====== ТЕКСТ ДЛЯ РАЗБОРА ======

Мы говорим об эпизодичности событий в “Чайке” в том смысле, что событиями там не охватывается наполнение пьесы, т<ак> к<ак> многие персонажи стоят от них в стороне. В “Дяде Ване” эпизод III акта, единственный момент, который даёт “событие”, на всём фоне пьесы является эпизодом не только потому, что к нему нет направляющихся нитей со стороны персонажей пьесы в целом, но и потому ещё, что и в психике самого Войницкого этот эпизод вовсе не занимает главного места, а является лишь побочным, статичным, случайным проявлением чего-то гораздо большего и важного, чем этот один случай. (“Чехов смотрел как-то “Дядю Ваню…” и пр. Бал<ухатый>. С. 178) 9 .
Войницкого оттеняет Астров. В нём также живёт сознание своей ненужности, пустоты и безрадостно нудно прожитой жизни. В отличие от Войницкого, Астров не теряет самообладания. Осознание непоправимости своего положения в нём более прочное и уже как бы отстоявшееся. Здравый смысл его не покидает. “Брюзжание” и ему свойственно, но он сохраняет равновесие, влачит эту дорогу и всегда сохраняет грустно иронический тон (см. его слова в беседе с Соней, акт II). Увлечение Ел<еной> А<лександровной> его не ослепляет. Он знает, что это не заполнит его пустоты и не принесёт счастья (его слова Е. А. при прощании). Излечения для себя он уже не ищет. В этих словах он обличает себя и Войницкого. Ждать чего-то, на что-то надеяться и метаться — это в их положении было бы, по его словам, только “чудачеством”, то есть какой-то лишней совсем беспочвенной и бесплотной ненужностью.

====== ИСХОДНЫЕ ДАННЫЕ ======

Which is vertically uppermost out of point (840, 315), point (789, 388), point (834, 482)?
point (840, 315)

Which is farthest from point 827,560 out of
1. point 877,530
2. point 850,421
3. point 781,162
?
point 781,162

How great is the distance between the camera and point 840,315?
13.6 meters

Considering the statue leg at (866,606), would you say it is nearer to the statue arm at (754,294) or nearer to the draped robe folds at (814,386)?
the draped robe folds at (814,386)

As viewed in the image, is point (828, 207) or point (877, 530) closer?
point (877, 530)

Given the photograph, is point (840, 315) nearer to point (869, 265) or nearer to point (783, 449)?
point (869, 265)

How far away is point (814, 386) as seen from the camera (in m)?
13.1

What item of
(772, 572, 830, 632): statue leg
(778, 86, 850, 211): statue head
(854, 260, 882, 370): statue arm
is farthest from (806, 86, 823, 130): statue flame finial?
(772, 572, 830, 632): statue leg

======
====== ИСХОДНЫЕ ДАННЫЕ ======

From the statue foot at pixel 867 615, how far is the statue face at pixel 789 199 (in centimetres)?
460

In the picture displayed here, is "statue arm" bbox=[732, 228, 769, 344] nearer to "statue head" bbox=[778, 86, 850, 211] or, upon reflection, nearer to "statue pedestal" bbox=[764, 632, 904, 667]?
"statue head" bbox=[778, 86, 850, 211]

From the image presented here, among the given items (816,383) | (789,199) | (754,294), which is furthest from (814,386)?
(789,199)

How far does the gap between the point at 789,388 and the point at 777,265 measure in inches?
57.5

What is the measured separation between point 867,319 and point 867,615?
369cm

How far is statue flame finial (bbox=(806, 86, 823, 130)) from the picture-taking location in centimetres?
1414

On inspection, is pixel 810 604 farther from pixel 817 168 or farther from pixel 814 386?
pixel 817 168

======

▶ **УСЛОВИЕ ЗАДАНИЯ**:
Каким словом, согласно тексту для разбора, Астров называет ожидание, надежды и метания в своём положении и положении Войницкого?

▶ **ВЫПОЛНЕННОЕ ЗАДАНИЕ**:
«Чудачеством».